FIS reports rise in revenues for Q1 2022
FIS (NYSE:FIS), a global leader in financial services technology, today reported its first quarter 2022 results.
On a GAAP basis, revenue increased by more than $250 million, or 8% as compared to the prior-year period, to $3.5 billion. Net earnings attributable to common stockholders were $120 million or $0.20 per diluted share.
On an organic basis, revenue increased 9% as compared to the prior-year period when excluding the impact of changes in foreign currency exchange rates and inorganic contribution from acquisitions and divestitures.
Adjusted EBITDA was $1.4 billion. Adjusted EBITDA margin was flat at 40.6%, as the company successfully offset rising wage inflation, difficult comparisons created by stimulus-related revenue in the prior-year period and ramping large client wins.
Adjusted net earnings increased 11% as compared to the prior-year period to $904 million, and adjusted net earnings per share increased 13% to $1.47 per diluted share.
Banking Solutions revenue increased by 7% on both a GAAP and an organic basis as compared to the prior-year period to $1.6 billion.
Capital Market Solutions revenue increased by 5% on a GAAP basis and 6% on an organic basis as compared to the prior-year period to $658 million, primarily due to strong growth in recurring revenue.
Merchant Solutions revenue increased by 15% on both a GAAP and an organic basis as compared to the prior-year period to $1.1 billion.
FIS continued to reduce leverage which will enable the resumption of share repurchase under its existing 100 million share authorization during the second quarter. In addition, FIS increased its quarterly dividend by 21% as compared to the prior-year period to $0.47 per share, paying a total of $287 million in dividends during the first quarter.
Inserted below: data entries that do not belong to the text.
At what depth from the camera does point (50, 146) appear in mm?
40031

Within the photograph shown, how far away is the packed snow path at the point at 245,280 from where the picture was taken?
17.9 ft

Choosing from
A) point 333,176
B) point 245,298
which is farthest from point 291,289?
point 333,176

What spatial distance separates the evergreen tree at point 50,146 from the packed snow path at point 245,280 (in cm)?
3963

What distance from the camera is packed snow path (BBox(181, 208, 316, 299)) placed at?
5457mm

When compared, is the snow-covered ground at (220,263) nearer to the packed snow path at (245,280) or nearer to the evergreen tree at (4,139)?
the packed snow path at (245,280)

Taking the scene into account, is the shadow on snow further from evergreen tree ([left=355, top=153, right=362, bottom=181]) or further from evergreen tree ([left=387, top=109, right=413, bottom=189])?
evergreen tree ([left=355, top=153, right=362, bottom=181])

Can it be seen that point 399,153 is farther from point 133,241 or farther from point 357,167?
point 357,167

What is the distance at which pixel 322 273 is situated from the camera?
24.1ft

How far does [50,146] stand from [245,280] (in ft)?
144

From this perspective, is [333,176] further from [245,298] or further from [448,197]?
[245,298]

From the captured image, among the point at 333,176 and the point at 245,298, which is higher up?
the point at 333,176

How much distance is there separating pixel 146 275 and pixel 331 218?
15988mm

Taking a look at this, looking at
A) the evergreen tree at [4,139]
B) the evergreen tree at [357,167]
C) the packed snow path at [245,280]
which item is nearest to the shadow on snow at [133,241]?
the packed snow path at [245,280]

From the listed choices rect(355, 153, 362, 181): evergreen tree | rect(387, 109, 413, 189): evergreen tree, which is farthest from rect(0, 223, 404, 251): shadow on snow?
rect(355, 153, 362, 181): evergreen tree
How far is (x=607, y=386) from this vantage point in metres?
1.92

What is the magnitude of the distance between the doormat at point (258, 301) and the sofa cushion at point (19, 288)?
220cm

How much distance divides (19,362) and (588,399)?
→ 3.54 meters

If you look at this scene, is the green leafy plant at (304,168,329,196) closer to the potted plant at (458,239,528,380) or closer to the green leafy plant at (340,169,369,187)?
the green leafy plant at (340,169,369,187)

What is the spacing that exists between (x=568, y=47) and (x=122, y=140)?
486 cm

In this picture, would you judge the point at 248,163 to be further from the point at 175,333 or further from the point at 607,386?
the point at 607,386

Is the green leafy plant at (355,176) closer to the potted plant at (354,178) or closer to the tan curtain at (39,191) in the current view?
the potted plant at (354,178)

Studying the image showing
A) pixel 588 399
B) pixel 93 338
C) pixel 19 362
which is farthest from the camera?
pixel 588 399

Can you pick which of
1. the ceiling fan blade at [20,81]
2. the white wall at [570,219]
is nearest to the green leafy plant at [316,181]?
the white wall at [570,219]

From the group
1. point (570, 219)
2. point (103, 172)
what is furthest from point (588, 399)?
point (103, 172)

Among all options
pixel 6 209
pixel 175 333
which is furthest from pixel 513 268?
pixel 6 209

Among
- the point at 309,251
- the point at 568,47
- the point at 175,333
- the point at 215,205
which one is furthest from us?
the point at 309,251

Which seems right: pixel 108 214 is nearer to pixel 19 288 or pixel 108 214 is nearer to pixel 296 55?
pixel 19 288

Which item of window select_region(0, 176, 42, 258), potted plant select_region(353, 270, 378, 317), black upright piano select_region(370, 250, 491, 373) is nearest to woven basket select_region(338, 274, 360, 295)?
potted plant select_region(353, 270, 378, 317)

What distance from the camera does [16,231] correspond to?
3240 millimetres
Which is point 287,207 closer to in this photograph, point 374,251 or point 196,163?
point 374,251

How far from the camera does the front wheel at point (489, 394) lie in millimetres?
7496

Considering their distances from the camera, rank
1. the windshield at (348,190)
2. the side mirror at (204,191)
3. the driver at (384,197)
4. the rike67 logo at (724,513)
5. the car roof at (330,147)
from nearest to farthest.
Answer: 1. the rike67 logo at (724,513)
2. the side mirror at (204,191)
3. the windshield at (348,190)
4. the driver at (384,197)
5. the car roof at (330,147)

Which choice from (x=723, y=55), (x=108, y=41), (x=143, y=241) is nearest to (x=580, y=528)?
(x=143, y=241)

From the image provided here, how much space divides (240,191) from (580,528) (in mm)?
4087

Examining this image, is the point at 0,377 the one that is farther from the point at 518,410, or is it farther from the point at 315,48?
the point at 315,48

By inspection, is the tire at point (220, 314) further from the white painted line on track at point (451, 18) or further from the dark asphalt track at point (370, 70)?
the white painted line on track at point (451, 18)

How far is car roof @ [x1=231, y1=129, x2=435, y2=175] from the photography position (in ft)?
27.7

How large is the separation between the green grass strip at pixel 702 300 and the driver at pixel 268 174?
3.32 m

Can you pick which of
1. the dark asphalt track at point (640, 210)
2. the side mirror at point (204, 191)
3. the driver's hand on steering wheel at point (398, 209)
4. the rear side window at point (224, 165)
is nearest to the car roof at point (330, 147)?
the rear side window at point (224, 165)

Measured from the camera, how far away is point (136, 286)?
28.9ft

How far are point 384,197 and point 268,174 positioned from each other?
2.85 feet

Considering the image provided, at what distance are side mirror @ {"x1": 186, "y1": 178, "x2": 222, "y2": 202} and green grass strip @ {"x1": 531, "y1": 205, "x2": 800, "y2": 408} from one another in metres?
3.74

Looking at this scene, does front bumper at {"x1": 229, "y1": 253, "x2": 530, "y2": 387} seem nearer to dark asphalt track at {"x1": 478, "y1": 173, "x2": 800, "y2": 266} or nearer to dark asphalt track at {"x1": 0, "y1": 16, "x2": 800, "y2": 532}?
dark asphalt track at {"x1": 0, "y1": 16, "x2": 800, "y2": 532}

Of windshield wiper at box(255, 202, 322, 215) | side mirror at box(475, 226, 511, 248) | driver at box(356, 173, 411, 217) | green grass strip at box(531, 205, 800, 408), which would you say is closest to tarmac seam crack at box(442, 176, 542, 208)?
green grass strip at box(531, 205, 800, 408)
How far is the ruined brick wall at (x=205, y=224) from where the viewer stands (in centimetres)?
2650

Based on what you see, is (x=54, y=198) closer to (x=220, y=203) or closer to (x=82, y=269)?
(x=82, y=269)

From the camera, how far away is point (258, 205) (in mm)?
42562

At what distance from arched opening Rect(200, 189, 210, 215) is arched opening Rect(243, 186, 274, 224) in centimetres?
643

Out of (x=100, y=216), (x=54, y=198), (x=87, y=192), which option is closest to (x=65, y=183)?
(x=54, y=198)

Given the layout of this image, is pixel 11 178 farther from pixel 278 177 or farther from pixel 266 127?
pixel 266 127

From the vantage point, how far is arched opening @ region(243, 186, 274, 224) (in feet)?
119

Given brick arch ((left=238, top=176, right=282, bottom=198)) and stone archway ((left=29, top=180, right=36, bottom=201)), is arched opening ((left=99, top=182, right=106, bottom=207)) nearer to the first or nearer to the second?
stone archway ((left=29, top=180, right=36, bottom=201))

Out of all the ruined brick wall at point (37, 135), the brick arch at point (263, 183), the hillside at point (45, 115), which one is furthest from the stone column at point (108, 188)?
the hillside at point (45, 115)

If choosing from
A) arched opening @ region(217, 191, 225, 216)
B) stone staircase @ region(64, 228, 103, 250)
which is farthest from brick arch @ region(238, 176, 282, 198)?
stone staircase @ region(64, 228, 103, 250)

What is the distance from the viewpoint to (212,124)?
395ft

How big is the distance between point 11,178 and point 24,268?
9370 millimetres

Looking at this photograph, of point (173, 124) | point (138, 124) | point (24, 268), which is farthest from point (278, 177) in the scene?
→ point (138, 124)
“FIS is off to a strong start to the year,” said Gary Norcross, FIS Chairman and Chief Executive Officer. “We chose to continue to invest in new solutions and capabilities to benefit our clients throughout the pandemic. These investments are really paying off by enabling us to drive strong revenue growth and returns. In addition, our team’s focus on execution and robust cash flow enabled us to pay down debt more quickly than anticipated, which will allow us to resume share buybacks a quarter ahead of schedule.”